One scenario that did not make the "What If...?" list: what if Mama's pregnancy-destroyed insides start acting up and there is a van full of kids? Really should've seen that one coming.
THREE YEARS AGO.....
Dylan was in preschool and Sawyer was still at an in-home daycare thus my two morning drop offs were always a clusterfuck of "WHERE ARE YOUR SHOES? We are NOT bringing the Schibbies to school!", etc. I would guzzle coffee, throw the boys in the van and tear down Route 7....every, single day.
I had successfully dropped off Dylan one morning and was in the process of delivering Sawyer when my body said, "oh girl, things are about to get fuckin' crazy up in here!" Bent over, tears running down my face and the soundtrack to Pocohontas blaring in the backseat, I realized I was not going to make it to the nearest bathroom (which, let's note, was not in my own home but would have to have been a chain restaurant or a church - yes, I've done that).
I swerved the van in to a parking lot still unsure of what was about to happen. In the beginning, I think my plan was to go in to a diaper. And NO PEOPLE, this was not something I thought was OK or NORMAL or NO BIG DEAL. I'm crying, cramping & thinking of calling my lawyer friends to see if going 'big pottys' (as we call it at our house) in your own vehicle is illegal. Then I see it......a plastic bag that we have stored for "What If.....?" Scenario Number 16: What if a child shits up the back and we need to toss clothes somewhere? This brave plastic bag would now serve a higher purpose.
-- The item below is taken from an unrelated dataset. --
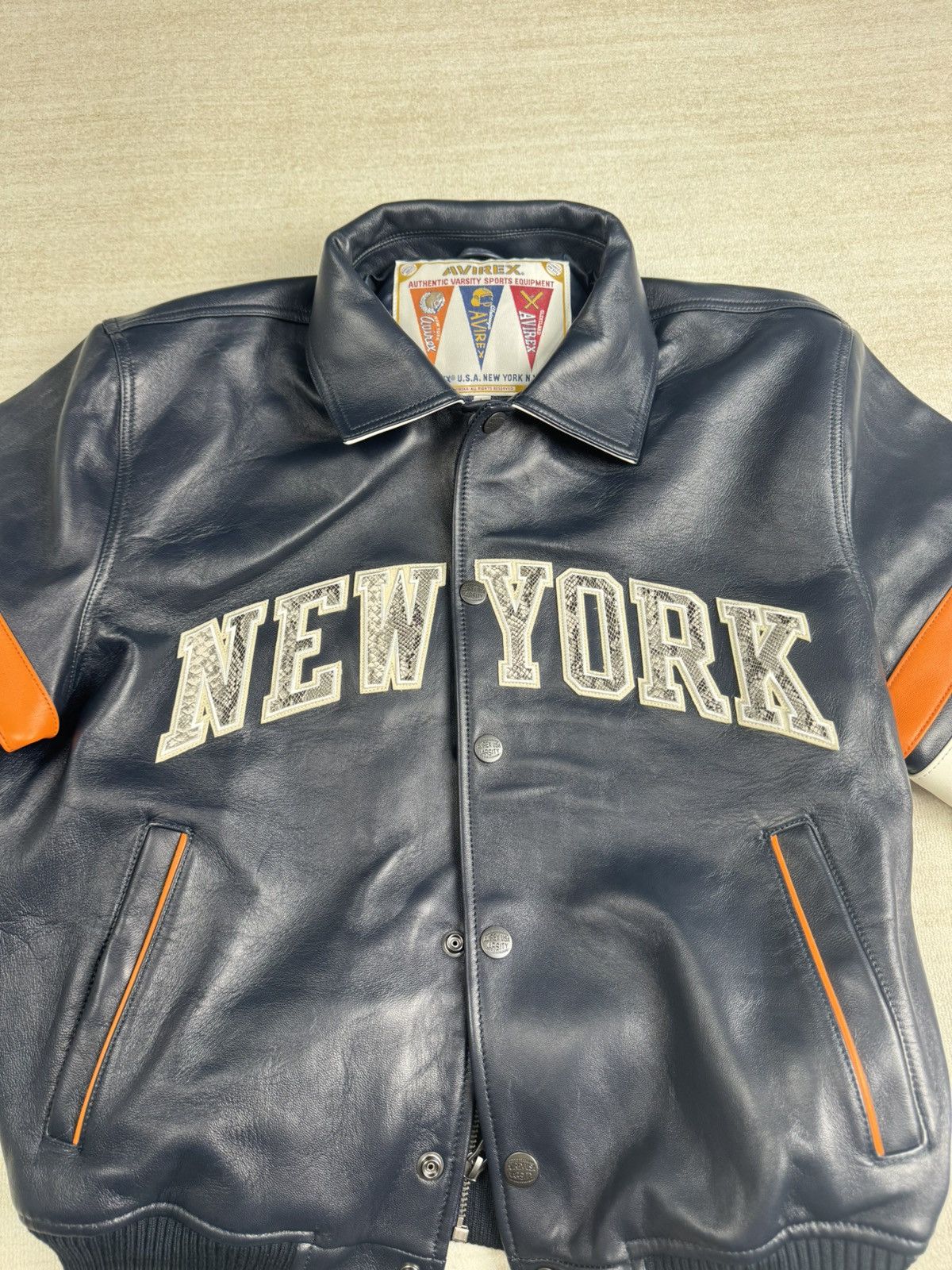 Avirex × Kith Kith Avirex Knicks legend leather jacket L Size US L / EU 52-54 / 3 - 1 Thumbnail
I'm not going to go in to details here, guys. But here is what I WILL tell you: this is happening - motherfucker, THIS IS HAPPENING - and I'm in the back of my van while my almost two year old son is in his car seat saying the following: "No Mama....no caca. NO MAMA NO. Seesaw no caca. MAMA CACA. Ewwwwwwww. SMELL. SMELL. NO CACA, MAMA!"
I still have yet to work out who is more scarred from this event: me, Sawyer or the Transformer that was in the back seat with me. Sorry, Optimus Prime. I salute you for maintaining eye contact with me and never flinching.
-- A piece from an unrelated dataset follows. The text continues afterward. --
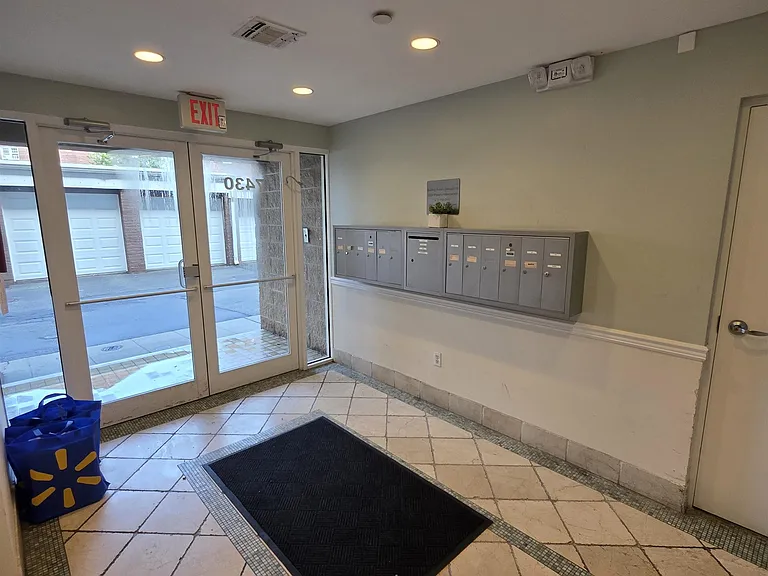 7430 Boulevard East #4A — Photo 4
Once this task was accomplished and I began mentally setting aside cash for Sawyer's therapy, I - being efficient & fastidious - wrapped everything up really tight.......and threw it in to the woods while I prayed, "don't let someone find that and decide to run DNA on it."
I would like to say that was the end of that. Sadly, no. One bout of shameful van shitting was not enough to slam my colon closed during drives. It has happened once or twice since the first time. And again, this is not something that I PLAN or RELISH. But when it's pouring down rain, you have two or three sick kids in a car and your ass is screaming, "Chipotle wants to say hi again!" you do what you need to do, OK?
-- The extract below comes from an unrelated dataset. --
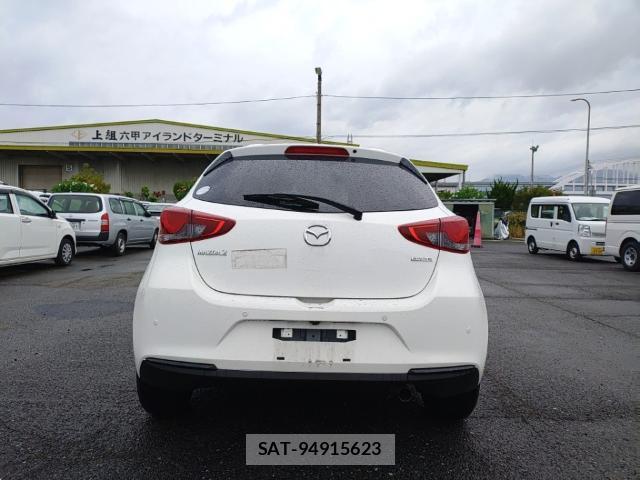 Mazda MAZDA2 2021-09 8854182-1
The below happened on Saturday night. My beloved, my partner, my husband got drunk and started running his mouthhole about my butthole. My 'friends' (this is still being debated) found my intestinal issues to be hilarious instead of recognizing that I need to be tested for colitis or an uncloseable colon. One of these so-called friends tucked a plastic bag in to my jeans. Whatever, dicks. I said "hello, old friend. Stick around. I'm going to put you in my van for later use."
The bottom-line? Sometimes shit happens......and sometimes it is happening in my van while my kids cry and "The Incredibles" is playing.
1 comments:
OH MY GOD!!! I actually had 2 coworkers stop by my desk because I was laughing so hard. You are literally the funniest person I know and I love you! The picture is priceless...although I would kill Pat.